## Texte source
+ + + +
Inoubliables Années de Pèlerinage. La pianiste Suzana Bartal le sait. « Il y a des projets, inoubliables, qui nous poursuivent pendant toute une carrière. » Il est aussi certaines oeuvres qui, après avoir hanté leur créateur tout au long d’une vie, révèlent à chacun l’existence de bien des mondes au pouvoir poétique insoupçonné. Compositeur, interprète et public se retrouvent alors, unis et frappés de leur puissance.
Les Années de Pèlerinage, de l’amour à l’Art, de l’Art à la sérénité
Les Années de Pèlerinage sont un corpus unique du répertoire pianistique, pourtant extrêmement vaste. Immense cycle de trois recueils, composé entre 1835 et 1881, il est la manifestation éclatante de l’état d’esprit du compositeur. Engagé dans une quête intellectuelle permanente, Liszt vit intensément, à la ville et à l’art, une recherche de l’absolu unique. L’oeuvre, intensément poétique dans les deux premiers volumes qui évoquent la Suisse puis l’Italie, accompagne l’évolution de son auteur jusqu’aux expressions empreintes de mysticisme du dernier recueil.
+ + + +
## Lignes fournies
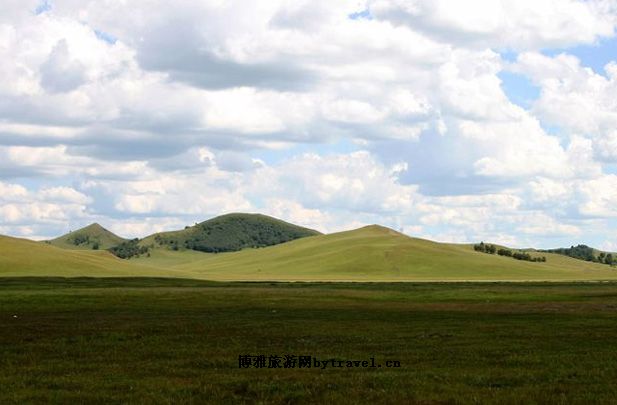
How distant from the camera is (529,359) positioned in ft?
106

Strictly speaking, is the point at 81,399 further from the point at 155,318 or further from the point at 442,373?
the point at 155,318

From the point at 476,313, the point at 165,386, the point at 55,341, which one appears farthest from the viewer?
the point at 476,313

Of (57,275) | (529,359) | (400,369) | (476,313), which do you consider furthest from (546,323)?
(57,275)

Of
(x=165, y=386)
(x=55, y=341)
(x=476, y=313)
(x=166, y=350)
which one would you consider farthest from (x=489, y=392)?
(x=476, y=313)

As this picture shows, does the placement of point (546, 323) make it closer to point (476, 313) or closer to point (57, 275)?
point (476, 313)

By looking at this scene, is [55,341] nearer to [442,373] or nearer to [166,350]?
[166,350]

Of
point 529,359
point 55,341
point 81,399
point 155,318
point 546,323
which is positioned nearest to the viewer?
point 81,399

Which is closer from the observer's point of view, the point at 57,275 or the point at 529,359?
the point at 529,359

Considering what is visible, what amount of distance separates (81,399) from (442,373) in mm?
12521

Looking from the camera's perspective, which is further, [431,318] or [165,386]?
[431,318]

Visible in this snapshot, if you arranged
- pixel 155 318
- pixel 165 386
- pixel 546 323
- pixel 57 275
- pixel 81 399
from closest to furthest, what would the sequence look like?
pixel 81 399
pixel 165 386
pixel 546 323
pixel 155 318
pixel 57 275

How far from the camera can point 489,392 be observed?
969 inches

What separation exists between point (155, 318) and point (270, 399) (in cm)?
3611

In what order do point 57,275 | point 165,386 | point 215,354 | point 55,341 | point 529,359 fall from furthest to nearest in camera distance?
point 57,275
point 55,341
point 215,354
point 529,359
point 165,386
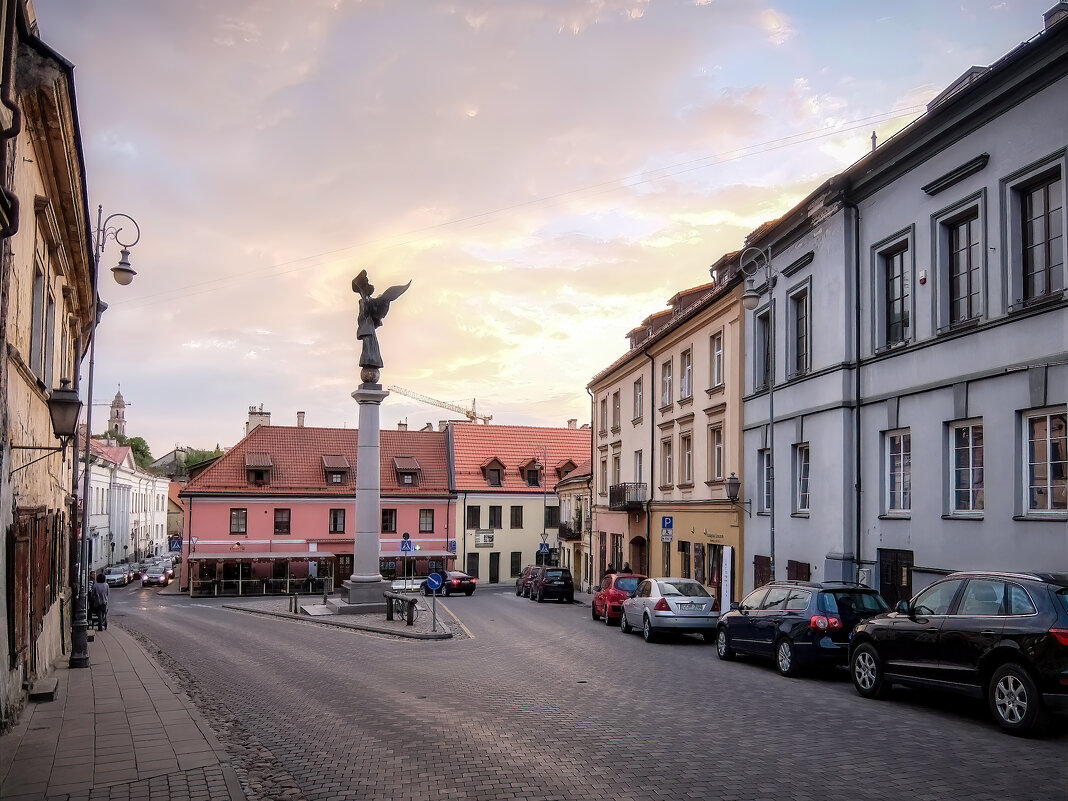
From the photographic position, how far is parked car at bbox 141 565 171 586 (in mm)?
59031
+ + + +
## Consignes
[1] Indiquez entre quelles années le cycle des Années de Pèlerinage a été composé, d'après le texte source.
[2] Énumérez, d'après le texte source, tous ceux qui se retrouvent unis et frappés par la puissance de certaines œuvres.
Les lignes fournies n'interviennent pas dans cet exercice.

## Liste des réponses
[1] Entre 1835 et 1881.

[2] Le compositeur, l'interprète et le public.